*Reading text*
········

The rapid price growth in today’s housing market isn’t so different. Rising prices are a big, scary monster for homebuyers. But by shining a light on it, homebuyers can get a better sense of what they’re up against and how to overcome it.

So let’s jump in The Mystery Machine and pull the mask off this monster.

Six reasons why home prices are rising so fast

First off, how abnormal is home price growth right now?

Well, it’s record-setting in a few ways:

  1. The national median home price grew at an all-time high 18.8% year-over-year in December 2021, according to the CoreLogic Case-Shiller National Home Price Index. In a healthy market, homes typically appreciate between 4-5% annually.
  2. Existing home prices have increased year-over-year in each of the last 120 months – a streak that began in February 2012 when Kelly Clarkson’s “Stronger” was #1 on the Billboard Hot 100.

For the visual learners, here’s what the last 20 years of home price changes looks like:

What’s causing this abnormal period of home price growth? A combination of factors. Some have been brewing for decades, others surfaced unexpectedly.

Here are six reasons for today’s rapid home price growth.

········

*Provided records*

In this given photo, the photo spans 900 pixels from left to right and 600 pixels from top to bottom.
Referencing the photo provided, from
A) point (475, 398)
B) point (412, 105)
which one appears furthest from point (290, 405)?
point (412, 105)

········

In the text on rising home prices, how much do homes typically appreciate each year in a healthy market?

*Reply*
Between 4% and 5% annually.